• **Extrait du document**
━━━━━━━━━━━━━━━━━━━━
Ainsi, si l’on immole l’histoire, on ampute l’homme de sa mémoire comme si l’homme pouvait tout effacer et recommencer à zéro, parce que le scénario historique lui déplaît. Cela rappelle le comportement d’enfants qui jouent, en s’écriant quand la tournure des événements leur déplaît : « Ça ne vaut plus, on recommence ! » Face à cette attitude, il y a une réponse chrétienne qui met Dieu au centre, un Dieu qui par grâce ôte la culpabilité et permet de donner un sens à l’histoire, un but. Un Dieu qui permet de s’approprier du passé d’une manière festive, de façon à accepter ce passé sans qu’il nous lie, de pouvoir regarder l’histoire non comme une prison à laquelle échapper ou un chef-d’oeuvre fragile à conserver, mais comme une dimension de la réalité.
━━━━━━━━━━━━━━━━━━━━
• **Données fournies**
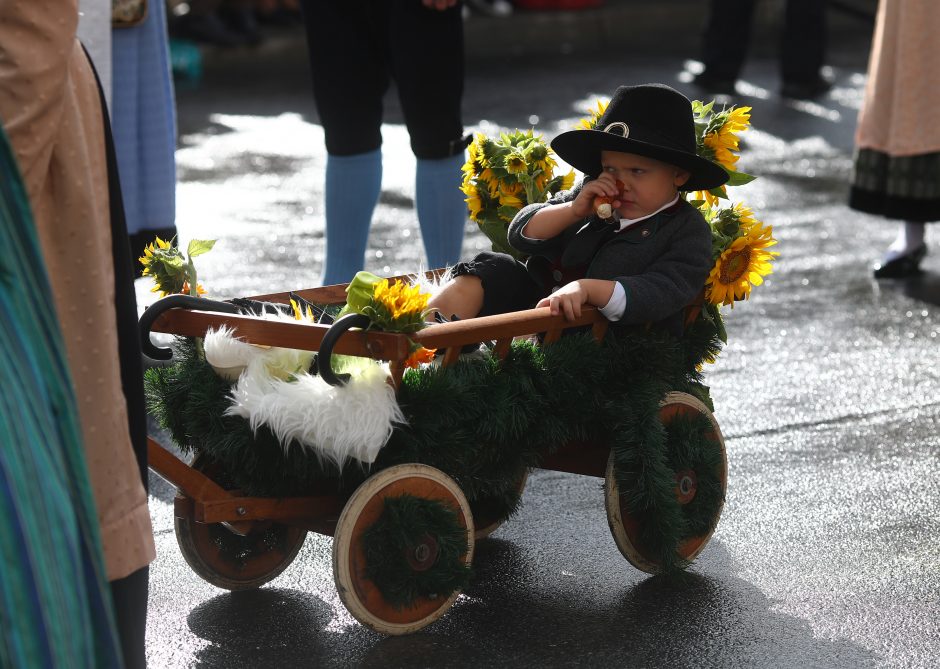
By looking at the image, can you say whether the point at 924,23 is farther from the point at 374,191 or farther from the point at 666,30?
the point at 666,30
━━━━━━━━━━━━━━━━━━━━
• **Exercices écrits**
**1)** Répondez aux questions suivantes d'après l'extrait sur l'histoire et la mémoire.
(a) De quoi ampute-t-on l'homme si l'on immole l'histoire ?
(b) Que s'écrient les enfants qui jouent quand la tournure des événements leur déplaît ?
(c) Dans la dernière phrase, comme quoi ce Dieu permet-il de regarder l'histoire ?
**2)** Recopiez sans rien changer le passage de l'extrait sur l'histoire et la mémoire qui commence par « Ainsi, si l’on » et se poursuit jusqu'à « de la réalité. ».

• **Corrigé par exercice**
**1)**
(a) De sa mémoire.
(b) « Ça ne vaut plus, on recommence ! »
(c) Comme une dimension de la réalité.

**2)**
Ainsi, si l’on immole l’histoire, on ampute l’homme de sa mémoire comme si l’homme pouvait tout effacer et recommencer à zéro, parce que le scénario historique lui déplaît. Cela rappelle le comportement d’enfants qui jouent, en s’écriant quand la tournure des événements leur déplaît : « Ça ne vaut plus, on recommence ! » Face à cette attitude, il y a une réponse chrétienne qui met Dieu au centre, un Dieu qui par grâce ôte la culpabilité et permet de donner un sens à l’histoire, un but. Un Dieu qui permet de s’approprier du passé d’une manière festive, de façon à accepter ce passé sans qu’il nous lie, de pouvoir regarder l’histoire non comme une prison à laquelle échapper ou un chef-d’oeuvre fragile à conserver, mais comme une dimension de la réalité.